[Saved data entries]
━━━━━━

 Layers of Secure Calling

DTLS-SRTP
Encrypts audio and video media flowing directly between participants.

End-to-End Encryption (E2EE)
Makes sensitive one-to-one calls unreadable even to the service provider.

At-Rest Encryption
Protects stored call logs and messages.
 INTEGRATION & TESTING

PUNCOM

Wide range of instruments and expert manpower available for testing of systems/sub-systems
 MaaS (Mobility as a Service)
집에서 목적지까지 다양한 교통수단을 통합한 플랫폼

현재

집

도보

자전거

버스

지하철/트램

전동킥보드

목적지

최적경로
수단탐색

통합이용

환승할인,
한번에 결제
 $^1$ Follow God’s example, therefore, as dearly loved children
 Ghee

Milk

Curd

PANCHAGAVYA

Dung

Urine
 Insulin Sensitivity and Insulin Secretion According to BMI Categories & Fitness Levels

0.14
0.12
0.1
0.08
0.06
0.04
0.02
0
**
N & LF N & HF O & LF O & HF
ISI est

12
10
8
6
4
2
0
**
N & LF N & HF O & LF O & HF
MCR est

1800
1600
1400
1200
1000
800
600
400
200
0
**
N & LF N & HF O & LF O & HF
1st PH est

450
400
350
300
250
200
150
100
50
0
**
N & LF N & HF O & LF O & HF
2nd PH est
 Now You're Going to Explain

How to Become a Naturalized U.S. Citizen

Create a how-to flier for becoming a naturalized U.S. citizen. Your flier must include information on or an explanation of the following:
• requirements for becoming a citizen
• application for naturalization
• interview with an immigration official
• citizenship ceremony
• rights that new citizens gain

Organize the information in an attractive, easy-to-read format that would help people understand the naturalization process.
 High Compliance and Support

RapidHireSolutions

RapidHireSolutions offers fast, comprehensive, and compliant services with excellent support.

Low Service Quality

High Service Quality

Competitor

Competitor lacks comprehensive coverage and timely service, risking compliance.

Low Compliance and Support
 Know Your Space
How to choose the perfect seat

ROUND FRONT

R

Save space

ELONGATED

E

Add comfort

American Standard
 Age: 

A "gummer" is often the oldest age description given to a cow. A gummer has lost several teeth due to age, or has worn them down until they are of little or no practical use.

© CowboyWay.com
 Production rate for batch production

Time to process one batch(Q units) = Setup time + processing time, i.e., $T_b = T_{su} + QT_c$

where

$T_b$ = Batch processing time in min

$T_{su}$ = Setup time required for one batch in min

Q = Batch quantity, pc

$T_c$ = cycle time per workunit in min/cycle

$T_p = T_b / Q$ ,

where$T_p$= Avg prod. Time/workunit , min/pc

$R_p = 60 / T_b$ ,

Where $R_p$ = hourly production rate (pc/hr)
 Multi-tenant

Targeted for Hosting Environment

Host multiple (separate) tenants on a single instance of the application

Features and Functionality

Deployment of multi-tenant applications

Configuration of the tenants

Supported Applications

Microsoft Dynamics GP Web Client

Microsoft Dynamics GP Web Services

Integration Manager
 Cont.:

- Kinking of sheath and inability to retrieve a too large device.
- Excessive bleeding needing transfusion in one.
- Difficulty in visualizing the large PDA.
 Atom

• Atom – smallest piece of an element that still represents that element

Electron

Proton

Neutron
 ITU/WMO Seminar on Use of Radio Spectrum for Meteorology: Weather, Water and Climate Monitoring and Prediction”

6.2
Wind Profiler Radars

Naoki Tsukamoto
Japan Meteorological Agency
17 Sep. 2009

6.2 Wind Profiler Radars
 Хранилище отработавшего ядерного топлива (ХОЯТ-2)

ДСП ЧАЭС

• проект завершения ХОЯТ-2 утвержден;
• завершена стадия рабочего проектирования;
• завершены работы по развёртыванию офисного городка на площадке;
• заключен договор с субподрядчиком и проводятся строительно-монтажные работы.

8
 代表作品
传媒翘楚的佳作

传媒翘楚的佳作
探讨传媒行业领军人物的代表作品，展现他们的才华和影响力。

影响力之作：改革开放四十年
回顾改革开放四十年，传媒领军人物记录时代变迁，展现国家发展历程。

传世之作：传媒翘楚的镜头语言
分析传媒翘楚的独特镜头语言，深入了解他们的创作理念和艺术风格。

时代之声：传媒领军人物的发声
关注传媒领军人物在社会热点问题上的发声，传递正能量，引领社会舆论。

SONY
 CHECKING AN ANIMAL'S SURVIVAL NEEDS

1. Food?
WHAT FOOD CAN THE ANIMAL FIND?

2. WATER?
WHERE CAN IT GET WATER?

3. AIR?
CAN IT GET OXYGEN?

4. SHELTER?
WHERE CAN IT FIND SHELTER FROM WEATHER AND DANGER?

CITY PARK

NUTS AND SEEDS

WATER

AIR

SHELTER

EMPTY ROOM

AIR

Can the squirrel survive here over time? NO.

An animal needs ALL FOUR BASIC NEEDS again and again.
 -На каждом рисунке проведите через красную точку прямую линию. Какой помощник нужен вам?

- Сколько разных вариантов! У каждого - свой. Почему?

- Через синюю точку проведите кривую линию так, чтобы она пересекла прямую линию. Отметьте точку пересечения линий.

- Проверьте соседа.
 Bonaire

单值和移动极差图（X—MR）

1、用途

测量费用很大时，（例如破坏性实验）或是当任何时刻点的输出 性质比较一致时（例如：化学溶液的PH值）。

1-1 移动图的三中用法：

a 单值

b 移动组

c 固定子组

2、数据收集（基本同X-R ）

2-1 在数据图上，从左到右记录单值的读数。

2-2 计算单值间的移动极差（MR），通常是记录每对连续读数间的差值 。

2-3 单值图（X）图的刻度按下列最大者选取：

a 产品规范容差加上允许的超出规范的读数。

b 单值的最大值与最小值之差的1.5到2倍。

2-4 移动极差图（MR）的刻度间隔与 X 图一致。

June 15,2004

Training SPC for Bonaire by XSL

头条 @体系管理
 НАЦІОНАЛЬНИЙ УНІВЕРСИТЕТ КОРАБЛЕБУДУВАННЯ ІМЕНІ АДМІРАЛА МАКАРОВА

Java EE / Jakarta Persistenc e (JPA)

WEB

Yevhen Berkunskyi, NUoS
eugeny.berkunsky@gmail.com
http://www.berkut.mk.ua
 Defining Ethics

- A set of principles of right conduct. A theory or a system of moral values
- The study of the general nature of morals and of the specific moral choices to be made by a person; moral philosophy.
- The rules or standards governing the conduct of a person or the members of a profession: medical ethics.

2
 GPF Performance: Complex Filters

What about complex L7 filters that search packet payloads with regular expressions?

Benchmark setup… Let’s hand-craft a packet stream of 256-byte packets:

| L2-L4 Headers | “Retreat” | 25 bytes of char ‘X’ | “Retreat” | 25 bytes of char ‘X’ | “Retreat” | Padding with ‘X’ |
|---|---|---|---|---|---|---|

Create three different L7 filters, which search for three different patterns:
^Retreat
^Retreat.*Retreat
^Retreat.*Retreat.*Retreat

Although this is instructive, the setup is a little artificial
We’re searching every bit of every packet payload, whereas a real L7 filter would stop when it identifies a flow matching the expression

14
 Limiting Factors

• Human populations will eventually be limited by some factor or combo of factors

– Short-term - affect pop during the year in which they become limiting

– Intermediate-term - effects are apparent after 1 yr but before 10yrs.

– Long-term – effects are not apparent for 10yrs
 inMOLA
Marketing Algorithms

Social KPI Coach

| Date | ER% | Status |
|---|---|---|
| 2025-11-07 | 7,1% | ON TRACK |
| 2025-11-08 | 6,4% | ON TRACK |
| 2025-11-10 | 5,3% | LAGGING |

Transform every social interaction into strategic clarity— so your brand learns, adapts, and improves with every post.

━━━━━━

### PROBLEM DETAILS
Copy out every line of the entries where the string "which" shows up.

### RESPONSE AREA
Create three different L7 filters, which search for three different patterns:
– Short-term - affect pop during the year in which they become limiting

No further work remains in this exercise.